- [Your instructions]: Reproduce every line of the data below without changing anything, but leave out the pictures.

-- Start of Supplied data --

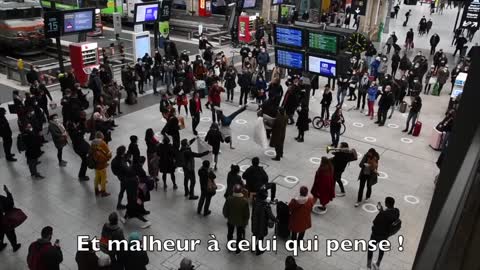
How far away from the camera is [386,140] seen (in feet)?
45.1

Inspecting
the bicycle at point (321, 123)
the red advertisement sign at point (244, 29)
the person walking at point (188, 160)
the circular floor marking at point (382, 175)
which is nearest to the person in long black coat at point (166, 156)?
the person walking at point (188, 160)

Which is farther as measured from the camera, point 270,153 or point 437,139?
point 437,139

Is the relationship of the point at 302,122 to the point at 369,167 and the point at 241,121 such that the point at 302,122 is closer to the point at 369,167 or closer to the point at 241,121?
the point at 241,121

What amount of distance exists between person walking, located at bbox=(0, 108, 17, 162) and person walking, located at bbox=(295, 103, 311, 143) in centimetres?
792

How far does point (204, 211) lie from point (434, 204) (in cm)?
601

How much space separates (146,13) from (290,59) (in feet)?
31.4

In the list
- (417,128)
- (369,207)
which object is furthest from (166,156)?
(417,128)

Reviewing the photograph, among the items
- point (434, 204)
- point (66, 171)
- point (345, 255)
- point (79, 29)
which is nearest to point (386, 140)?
point (345, 255)

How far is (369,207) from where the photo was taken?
972cm

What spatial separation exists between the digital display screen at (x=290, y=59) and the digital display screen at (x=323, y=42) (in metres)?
0.55

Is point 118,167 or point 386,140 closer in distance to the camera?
point 118,167

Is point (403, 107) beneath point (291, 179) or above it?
above

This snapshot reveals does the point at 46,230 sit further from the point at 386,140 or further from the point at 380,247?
the point at 386,140

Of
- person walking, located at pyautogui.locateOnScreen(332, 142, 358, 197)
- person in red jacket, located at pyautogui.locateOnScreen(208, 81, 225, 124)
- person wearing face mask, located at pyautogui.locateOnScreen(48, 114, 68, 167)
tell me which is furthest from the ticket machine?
person walking, located at pyautogui.locateOnScreen(332, 142, 358, 197)
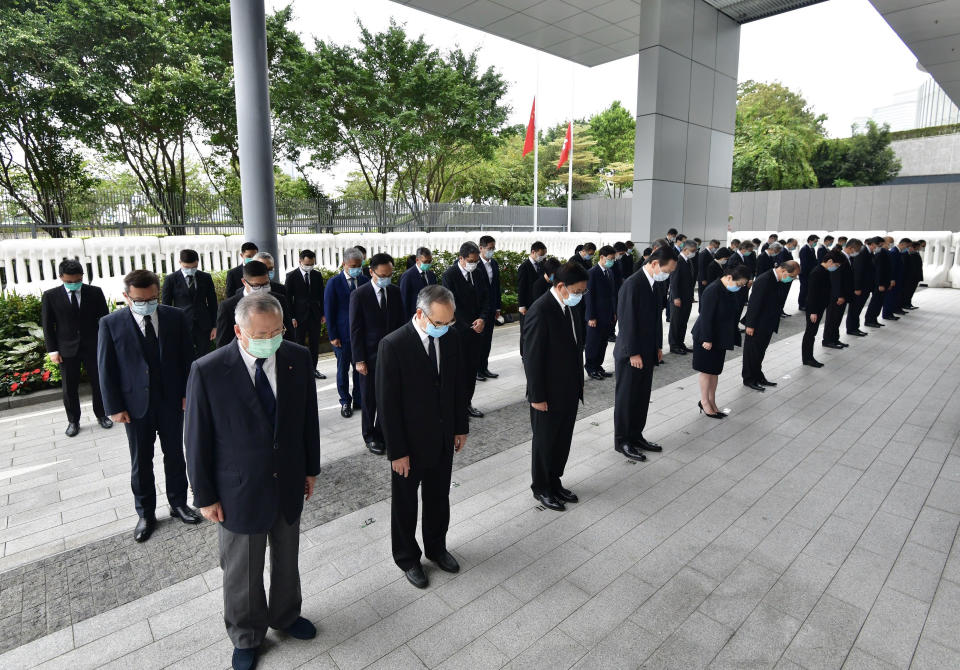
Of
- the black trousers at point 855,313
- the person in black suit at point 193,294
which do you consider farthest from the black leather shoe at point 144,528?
the black trousers at point 855,313

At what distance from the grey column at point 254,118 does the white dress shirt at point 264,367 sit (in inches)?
185

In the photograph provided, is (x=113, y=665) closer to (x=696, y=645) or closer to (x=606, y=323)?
(x=696, y=645)

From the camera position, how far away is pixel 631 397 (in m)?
5.54

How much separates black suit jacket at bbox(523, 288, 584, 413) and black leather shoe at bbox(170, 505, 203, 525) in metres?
2.82

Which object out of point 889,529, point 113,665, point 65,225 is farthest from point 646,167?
point 65,225

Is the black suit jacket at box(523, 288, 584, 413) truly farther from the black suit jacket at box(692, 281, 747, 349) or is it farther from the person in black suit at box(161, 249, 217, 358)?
the person in black suit at box(161, 249, 217, 358)

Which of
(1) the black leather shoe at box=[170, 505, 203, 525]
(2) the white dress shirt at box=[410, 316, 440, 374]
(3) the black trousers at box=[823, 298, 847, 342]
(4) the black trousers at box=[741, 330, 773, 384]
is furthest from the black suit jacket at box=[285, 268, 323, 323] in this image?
(3) the black trousers at box=[823, 298, 847, 342]

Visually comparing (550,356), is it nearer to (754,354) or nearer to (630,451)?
(630,451)

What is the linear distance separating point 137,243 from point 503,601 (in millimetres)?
10539

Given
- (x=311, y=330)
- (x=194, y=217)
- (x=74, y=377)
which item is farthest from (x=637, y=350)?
(x=194, y=217)

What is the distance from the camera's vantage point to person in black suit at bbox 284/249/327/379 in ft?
24.8

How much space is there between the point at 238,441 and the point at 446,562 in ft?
5.67

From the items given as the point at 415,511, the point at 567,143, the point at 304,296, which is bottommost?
the point at 415,511

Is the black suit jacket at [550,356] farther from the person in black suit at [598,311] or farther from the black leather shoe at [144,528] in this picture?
the person in black suit at [598,311]
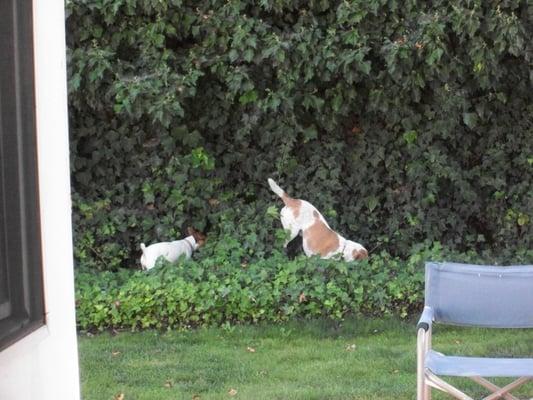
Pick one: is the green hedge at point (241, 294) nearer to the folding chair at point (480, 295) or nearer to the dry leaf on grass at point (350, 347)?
the dry leaf on grass at point (350, 347)

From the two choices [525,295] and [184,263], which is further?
[184,263]

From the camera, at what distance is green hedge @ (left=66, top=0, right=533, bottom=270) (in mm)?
6156

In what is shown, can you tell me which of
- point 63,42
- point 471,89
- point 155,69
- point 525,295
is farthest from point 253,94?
point 63,42

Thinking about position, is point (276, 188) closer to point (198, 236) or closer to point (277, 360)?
point (198, 236)

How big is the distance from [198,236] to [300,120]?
1257 millimetres

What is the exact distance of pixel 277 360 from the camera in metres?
4.73

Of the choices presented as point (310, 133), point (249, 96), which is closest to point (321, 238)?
point (310, 133)

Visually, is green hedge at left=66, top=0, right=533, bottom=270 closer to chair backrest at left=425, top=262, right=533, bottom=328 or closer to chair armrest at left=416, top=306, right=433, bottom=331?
chair backrest at left=425, top=262, right=533, bottom=328

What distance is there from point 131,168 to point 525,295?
160 inches

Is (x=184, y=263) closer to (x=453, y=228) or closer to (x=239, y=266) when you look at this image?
(x=239, y=266)

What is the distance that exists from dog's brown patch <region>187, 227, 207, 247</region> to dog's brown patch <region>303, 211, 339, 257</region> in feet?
2.74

-- End of Supplied data --

- [Correct result]:
How far away from the camera is [386,140] seen (in feet)?
45.1

Inspecting
the bicycle at point (321, 123)
the red advertisement sign at point (244, 29)
the person walking at point (188, 160)
the circular floor marking at point (382, 175)
which is nearest to the person in long black coat at point (166, 156)?
the person walking at point (188, 160)

Which is farther as measured from the camera, point 270,153 or point 437,139?
point 437,139

Is the relationship of the point at 302,122 to the point at 369,167 and the point at 241,121 such that the point at 302,122 is closer to the point at 369,167 or closer to the point at 241,121?
the point at 241,121

What amount of distance exists between person walking, located at bbox=(0, 108, 17, 162) and person walking, located at bbox=(295, 103, 311, 143) in centimetres?
792

How far does point (204, 211) lie from point (434, 204) (in cm)?
601

How much space separates (146,13) from (290,59) (in feet)?
31.4

In the list
- (417,128)
- (369,207)
which object is furthest from (166,156)?
(417,128)

Reviewing the photograph, among the items
- point (434, 204)
- point (66, 171)
- point (345, 255)
- point (79, 29)
which is nearest to point (386, 140)?
point (345, 255)

How far is (369,207) from where the photo was taken?
972cm

What spatial separation exists between the digital display screen at (x=290, y=59) and the digital display screen at (x=323, y=42) (in metres)?
0.55

Is point 118,167 or point 386,140 closer in distance to the camera?
point 118,167

Is point (403, 107) beneath point (291, 179) or above it?
above

This snapshot reveals does the point at 46,230 sit further from the point at 386,140 or further from the point at 380,247?
the point at 386,140

Of
- person walking, located at pyautogui.locateOnScreen(332, 142, 358, 197)
- person in red jacket, located at pyautogui.locateOnScreen(208, 81, 225, 124)
- person wearing face mask, located at pyautogui.locateOnScreen(48, 114, 68, 167)
tell me which is furthest from the ticket machine?
person walking, located at pyautogui.locateOnScreen(332, 142, 358, 197)
Of
- the black trousers at point 855,313
- the person in black suit at point 193,294
which do you consider farthest from the black leather shoe at point 144,528?
the black trousers at point 855,313

At what distance from the grey column at point 254,118 does the white dress shirt at point 264,367 sit (in inches)?
185

In the photograph provided, is (x=113, y=665) closer to (x=696, y=645) or closer to (x=606, y=323)?
(x=696, y=645)

From the camera position, how far away is pixel 631 397 (in m)?
5.54

How much separates black suit jacket at bbox(523, 288, 584, 413) and black leather shoe at bbox(170, 505, 203, 525) in metres?
2.82

Which object out of point 889,529, point 113,665, point 65,225 is farthest from point 646,167?
point 65,225

Is the black suit jacket at box(523, 288, 584, 413) truly farther from the black suit jacket at box(692, 281, 747, 349) or is it farther from the person in black suit at box(161, 249, 217, 358)?
the person in black suit at box(161, 249, 217, 358)

Which of
(1) the black leather shoe at box=[170, 505, 203, 525]
(2) the white dress shirt at box=[410, 316, 440, 374]
(3) the black trousers at box=[823, 298, 847, 342]
(4) the black trousers at box=[741, 330, 773, 384]
is furthest from the black suit jacket at box=[285, 268, 323, 323] in this image?
(3) the black trousers at box=[823, 298, 847, 342]

Visually comparing (550,356), is it nearer to (754,354) or nearer to (630,451)?
(630,451)

What is the linear distance separating point 137,243 from point 503,601 (in millimetres)?
10539

Given
- (x=311, y=330)
- (x=194, y=217)
- (x=74, y=377)
which item is farthest from (x=637, y=350)?
(x=194, y=217)

What is the distance from the camera's vantage point to person in black suit at bbox 284/249/327/379 in ft?
24.8

How much space is there between the point at 238,441 and the point at 446,562 in ft?
5.67

From the items given as the point at 415,511, the point at 567,143, the point at 304,296, which is bottommost?
the point at 415,511

Is the black suit jacket at [550,356] farther from the person in black suit at [598,311] or farther from the black leather shoe at [144,528] in this picture?
the person in black suit at [598,311]
Pick one: is the green hedge at point (241, 294) nearer to the folding chair at point (480, 295) or nearer to the dry leaf on grass at point (350, 347)?
the dry leaf on grass at point (350, 347)

From the two choices [525,295] and [184,263], which is further?
[184,263]

From the camera, at what distance is green hedge @ (left=66, top=0, right=533, bottom=270) (in mm)?
6156

In what is shown, can you tell me which of
- point 63,42
- point 471,89
- point 155,69
- point 525,295
is farthest from point 253,94?
point 63,42

Thinking about position, is point (276, 188) closer to point (198, 236) or closer to point (277, 360)?
point (198, 236)

How big is the distance from [198,236] to [300,120]?
1257 millimetres

What is the exact distance of pixel 277 360 from the camera in metres?
4.73

Of the choices presented as point (310, 133), point (249, 96), which is closest to point (321, 238)?
point (310, 133)

Visually, is green hedge at left=66, top=0, right=533, bottom=270 closer to chair backrest at left=425, top=262, right=533, bottom=328 or closer to chair armrest at left=416, top=306, right=433, bottom=331?
chair backrest at left=425, top=262, right=533, bottom=328

What distance is there from point 131,168 to point 525,295?
160 inches

Is (x=184, y=263) closer to (x=453, y=228) or closer to (x=239, y=266) when you look at this image?
(x=239, y=266)

What is the distance that exists from dog's brown patch <region>187, 227, 207, 247</region> to dog's brown patch <region>303, 211, 339, 257</region> in feet?
2.74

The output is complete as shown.